Hey there! Let us tell you about our project analyzing Deutsche Bahn (DB), the German railway company. As you may know, millions of people rely on Deutsche Bahn to get around every day, but like any transportation system, it experiences delays and cancellations that can cause some headaches. That’s where we come in. Our team wanted to identify the root causes of these incidents and take proactive measures to prevent them and to help travelers decide which is the best time to take a DB train. To do this, we used data analysis and machine learning to analyze past delays and cancellations and predict future delays.

Method + approach

Our general roadmap we agreed on for the approach was chosen as :

Deciding on the scale of the project
Finding a suitable dataset
Cleaning the found data
Performing data exploration
Preprocessing of the data for the prediction

Deciding on the scale of the project

The first decision we had to make was deciding on what scale we wanted to perform the mentioned ideas. We agreed to exclusively work on long-distance trains in Germany, mainly operated by the DB, but also other companies with a smaller share of the German long-distance railway network like Flixtrain or Thalys, for example . Also, due to the fact that long-distance trains often have international destinations, there are also some European cities outside of Germany that we partly included in our analysis.

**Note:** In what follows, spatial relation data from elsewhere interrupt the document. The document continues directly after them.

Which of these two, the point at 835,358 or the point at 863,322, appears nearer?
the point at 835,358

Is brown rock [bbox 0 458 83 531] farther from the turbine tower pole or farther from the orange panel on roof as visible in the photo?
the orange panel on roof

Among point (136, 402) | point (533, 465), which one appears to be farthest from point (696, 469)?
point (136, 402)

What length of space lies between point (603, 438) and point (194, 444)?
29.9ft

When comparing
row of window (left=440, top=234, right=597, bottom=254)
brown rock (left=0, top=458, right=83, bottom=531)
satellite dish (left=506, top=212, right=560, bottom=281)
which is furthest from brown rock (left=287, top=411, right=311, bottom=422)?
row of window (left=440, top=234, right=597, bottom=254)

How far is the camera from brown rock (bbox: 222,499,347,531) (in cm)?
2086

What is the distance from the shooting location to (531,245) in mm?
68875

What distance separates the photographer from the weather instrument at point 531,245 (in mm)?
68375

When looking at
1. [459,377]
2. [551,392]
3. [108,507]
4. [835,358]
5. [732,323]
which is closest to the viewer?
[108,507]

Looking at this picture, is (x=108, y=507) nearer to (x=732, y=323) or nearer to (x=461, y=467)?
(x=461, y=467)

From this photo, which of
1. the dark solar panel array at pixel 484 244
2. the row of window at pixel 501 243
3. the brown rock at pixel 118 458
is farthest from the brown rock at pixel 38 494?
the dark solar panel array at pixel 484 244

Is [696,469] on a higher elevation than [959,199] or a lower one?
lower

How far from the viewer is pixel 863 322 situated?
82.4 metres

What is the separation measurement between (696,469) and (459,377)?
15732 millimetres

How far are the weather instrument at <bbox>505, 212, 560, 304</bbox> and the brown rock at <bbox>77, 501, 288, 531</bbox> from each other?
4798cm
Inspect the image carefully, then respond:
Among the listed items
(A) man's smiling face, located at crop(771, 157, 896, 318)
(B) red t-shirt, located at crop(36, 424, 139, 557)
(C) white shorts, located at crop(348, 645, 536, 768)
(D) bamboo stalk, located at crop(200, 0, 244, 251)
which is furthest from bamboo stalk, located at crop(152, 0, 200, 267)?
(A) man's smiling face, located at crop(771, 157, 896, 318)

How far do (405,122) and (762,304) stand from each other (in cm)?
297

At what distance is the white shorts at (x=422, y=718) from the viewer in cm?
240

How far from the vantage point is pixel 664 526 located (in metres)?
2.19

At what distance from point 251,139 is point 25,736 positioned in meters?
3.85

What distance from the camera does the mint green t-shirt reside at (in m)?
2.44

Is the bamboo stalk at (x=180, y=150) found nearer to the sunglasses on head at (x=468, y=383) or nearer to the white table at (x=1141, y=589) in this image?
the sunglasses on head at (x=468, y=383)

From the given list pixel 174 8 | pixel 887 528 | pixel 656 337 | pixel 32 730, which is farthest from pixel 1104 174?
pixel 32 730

Finding a suitable dataset

After we made sure we were all on the same page regarding the idea of the project we went to work on finding suitable data. First, we collected historical data on delays and cancellations from the Deutsche Bahn API (in Zugfinder.net). The dataset consisted of certain variables, including train type, route, time of day, and delay duration. While this dataset provided valuable insights into the factors contributing to delays and cancellations, it also had some limitations. For example, the dataset lacked critical variables, such as weather conditions and passenger feedback, that could have influenced the analysis’s accuracy. The data came with different unique, desirable features and drawbacks. We decided that for our project, recent data in a shorter timeline was more important than old data in a longer timeline

Cleaning the found data

The final dataset we chose to work on was divided in Arrival and Departure Information, so we merged them into one single dataframe. The specific delay for every train in the dataset was not already given, so we also had to get the delay information out of the arrival and departure time information. Now that we had this done, we could get rid of more features the dataset originally had, for example, the train number for every listed train, only to keep the features of the dataset we were interested in and wanted to use. We also excluded or adjusted columns that had redundant information or inconsistencies to make the dataset as precise as possible for our next steps.

Performing data exploration

Now that we had a “sharp” dataset, it was time for data exploration. We thought of specific features we might want to get some insights to gain a better overall impression of the data we were working with. In the data analytics part of the blog, a bit further down will be some chosen examples of the results. The full results and the tools we used are accessible on a streamlit page that is reachable over a provided link also further down in this blog.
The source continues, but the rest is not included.